Could Green VAT Encourage Sustainable Consumption and Production?

ANALYSIS - Taxes and a new system of value added tax (VAT) could be used to stimulate sustainable agriculture, food production and consumption, writes Chris Harris.
calendar icon 18 November 2013
clock icon 4 minute read

The concept would see consumers directed towards more sustainable and environmentally friendly products through taxation.

To ensure that the environmental impact of products is reflected in their costs, a new study published by the European Commission puts forward recommendations for a system of green VAT based on life cycle assessment.

This new economic tool would encourage sustainable production and consumption the researchers claim.

The paper, Towards stronger measures for sustainable consumption and production policies: proposal of a new fiscal framework based on a life cycle approach, by C. De Camillis and M. Goralczyk and published in the International Journal of Life Cycle Assessment proposes a system whereby VAT, calculated based on the environmental impact of the whole life cycle of the product, is used to guide consumers towards more sustainable, environmentally-friendly products.
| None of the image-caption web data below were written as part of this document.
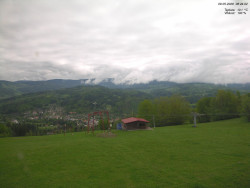 Pohled na Krkonoše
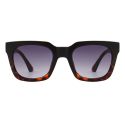 A Kjaerbede Nancy Sunglasses - Black Demi Tortoise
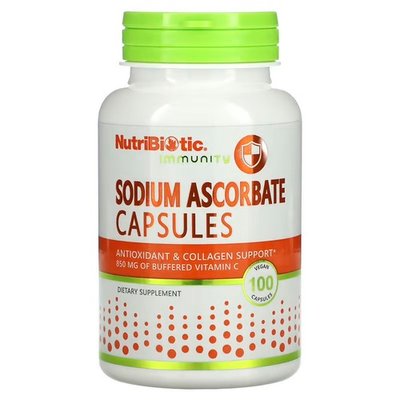 NutriBiotic Sodium Ascorbate 100 капсул NBC-00460 фото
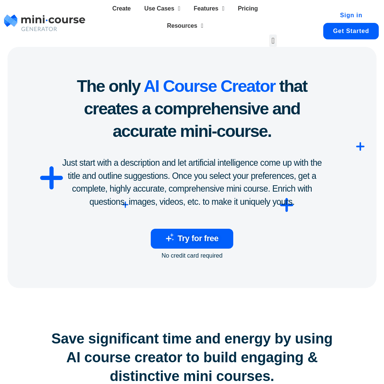 AI Cursus Creator | Mini Cursus Generator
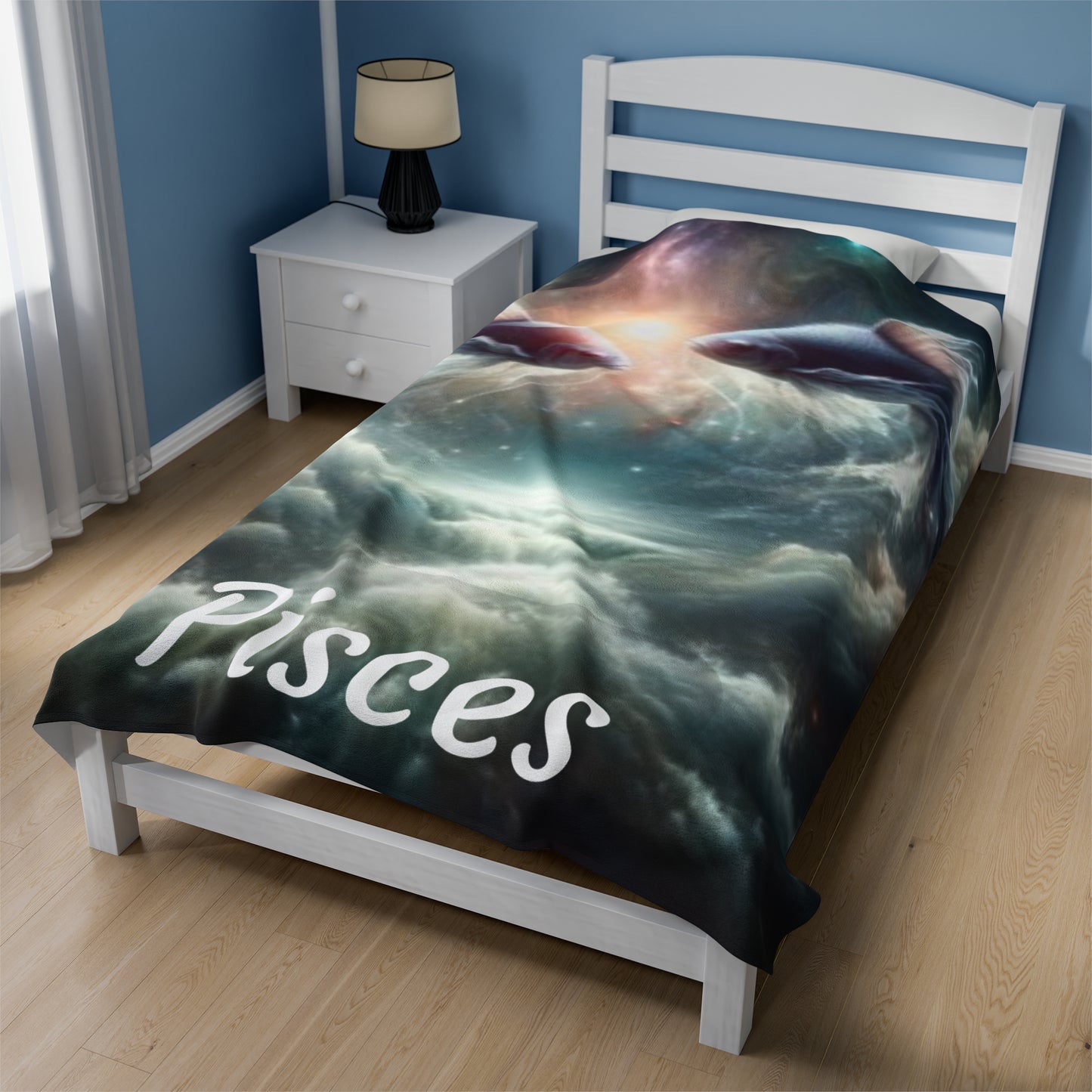 Pisces Zodiac Sign Velveteen Plush Blanket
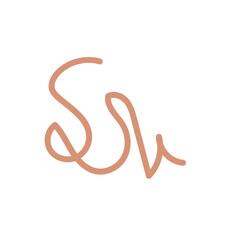 Tangled squiggly abstract line vector 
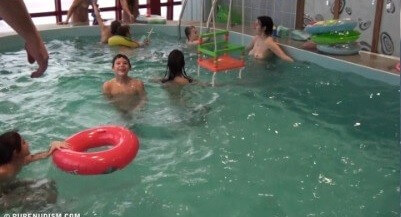 Indoor Swim Exercise 2 Full HD video - Nudism helps people overcome their insecurities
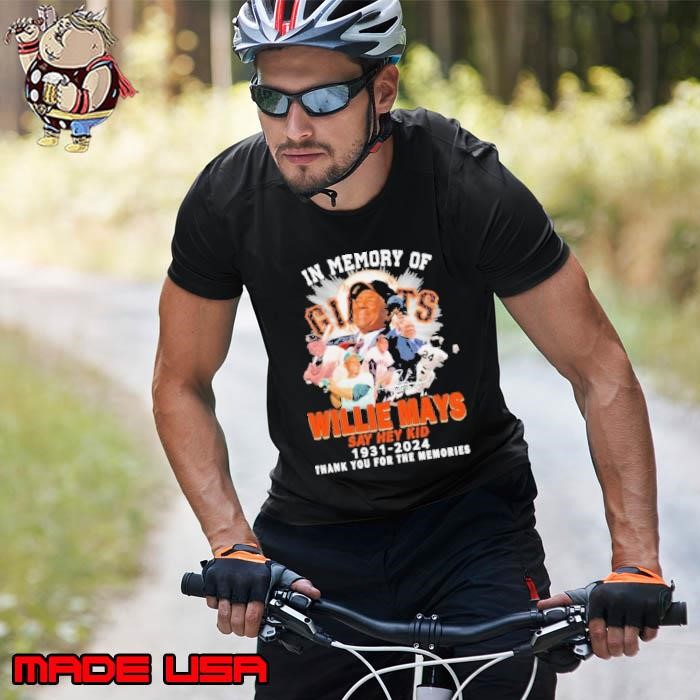 In Memory Of Willie Mays Say Hey Kid 1931-2024 Thank You For The Memories Unisex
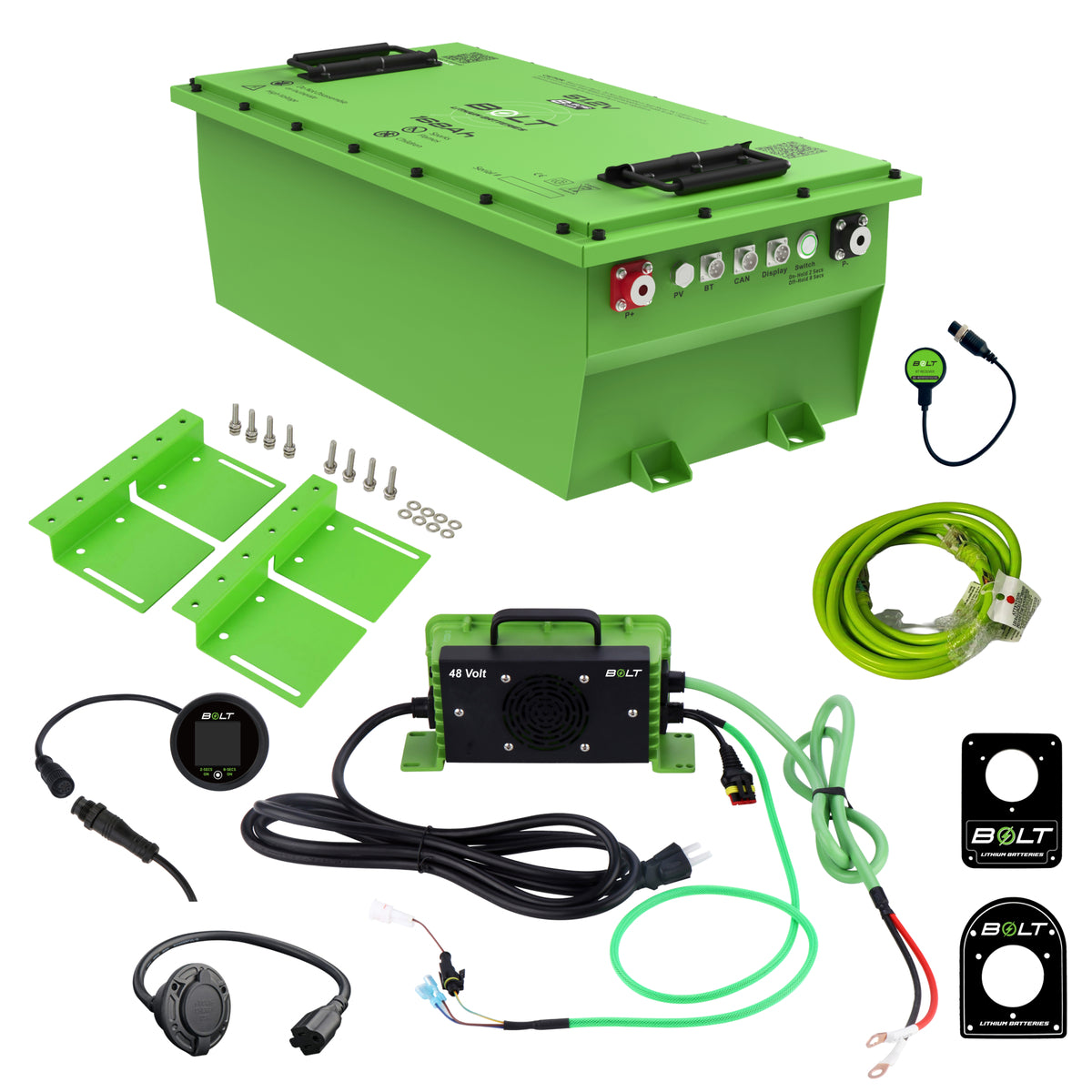 Bolt Energy Factory Sync 51.2V 168Ah Heated Lithium Battery Kit for Club Car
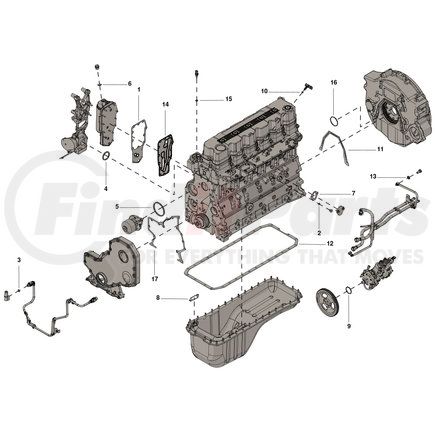 4089173 by CUMMINS - Engine Gasket Set - Lower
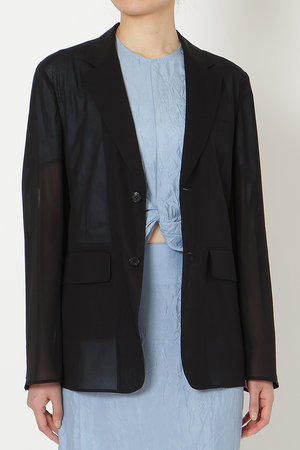 ミラ ショーン バイ チカ キサダ/mila schon by chika kisadaのシアーバックシャンジャケット(110800/110801)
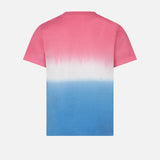 Girl tie dye t-shirt with St. Barth lettering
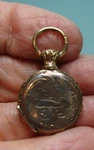 Antique Petite Etched Double Sided Pocket Watch Style Locket. Fixed Price $89.99.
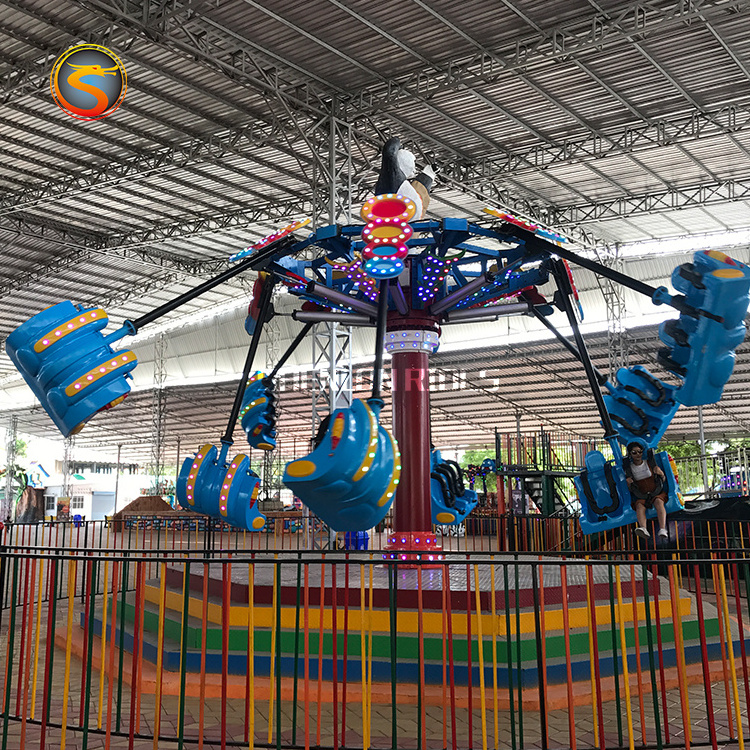 Used Outdoor Playground Equipment Crazy Rotating Spiral Jet Rides Air Shooting Rides for Sale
The importance of decoupling environmental degradation from economic growth is highlighted by the EU’s Roadmap to a Resource Efficient Europe and Sustainable Consumption and Production and Sustainable Industrial Policy Action Plan.

The roadmap outlines how Europe's economy can be transformed into a sustainable one by 2050.

It proposes ways to increase resource productivity and decouple economic growth from resource use and its environmental impact. It illustrates how policies interrelate and build on each other.

It focuses on areas where policy action can make a real difference such as inconsistencies in policy and market failures to ensure that policies are all going in the same direction.

It also addresses prices that do not reflect the real costs of resource use and the need for more long-term innovative thinking are also in the spotlight.

Key resources are analysed from a life-cycle and value-chain perspective.

The Resource Efficiency Roadmap provides a framework in which future actions can be designed and implemented coherently and it sets out a vision for the structural and technological change needed up to 2050, with milestones to be reached by 2020.

The Sustainable Consumption and Production and Sustainable Industrial Policy (SCP/SIP) Action Plan, produced in 2008, includes a series of proposals on sustainable consumption and production that will contribute to improving the environmental performance of products and increase the demand for more sustainable goods and production technologies.

The latest report for the European Commission in the International Journal of Life Cycle Assessment suggests that market-based instruments, such as subsidies or environmental taxes, could play a valuable part in achieving these objectives and are of particular interest as they are less expensive to implement than regulatory instruments, such as bans or quotas.

Using LCA, which the researchers say is a tried and tested methodology can provide accurate estimates of a product’s cumulative environmental impact over its life cycle.

The researchers say that the VAT rates should be calculated based on either a scoring system incorporating multiple environmental impacts, or the carbon footprint of the product.

They also look at a third method, which ensures that the state budget is not negatively affected by the use of incentives.

The environmental impact scoring system is a single score indicator based on information regarding a wide range of environmental impacts, such as global warming, human and environmental toxicity, natural resource depletion, ozone layer depletion and air pollution.

The researchers suggest that these impacts should be assigned a ‘weight’ to indicate their relative importance and while they admit that there is no objective basis for the weighting procedure, they say that a decision about the weights associated with each impact category could be based on the priorities set within the policy framework.

They add that a key advantage of this system is that the operational framework for VAT is already in place.

However, there are other components that would need to be developed for the system to work.

For example, producers would need to provide an environmental impact score for products based on data from the entire supply chain.

This would require large, freely available, reference datasets.

Leading on from this, a public body would also be required to implement the system and inspect environmental declarations.

The researchers emphasise that this system would need a full and thorough assessment before any attempt at its implementation. For example, issues regarding international trading agreements would need to be resolved and tools for running environmental assessments on products would need to be developed.

While on the one hand the research team appears to have laid out a structure for weighting environmental impacts, as has been seen in debates over the implementation of the Common Agricultural Policy in the EU and on a global scale the negotiations over sanitary and phytosanitary measures and subsidies in the Doha round of the World Trade Organisation negotiations, the discussions on weighting could become stuck in bureaucracy and political intransigence.

Overall, however, the researchers conclude that this combination of VAT and LCA has the potential to have a significant impact on the sustainability of consumption and production.

Environmentally-friendly products are often more expensive, where production is restricted to more costly sustainable processes. This system will ensure that such eco-friendly products will be able to better compete with others on the market.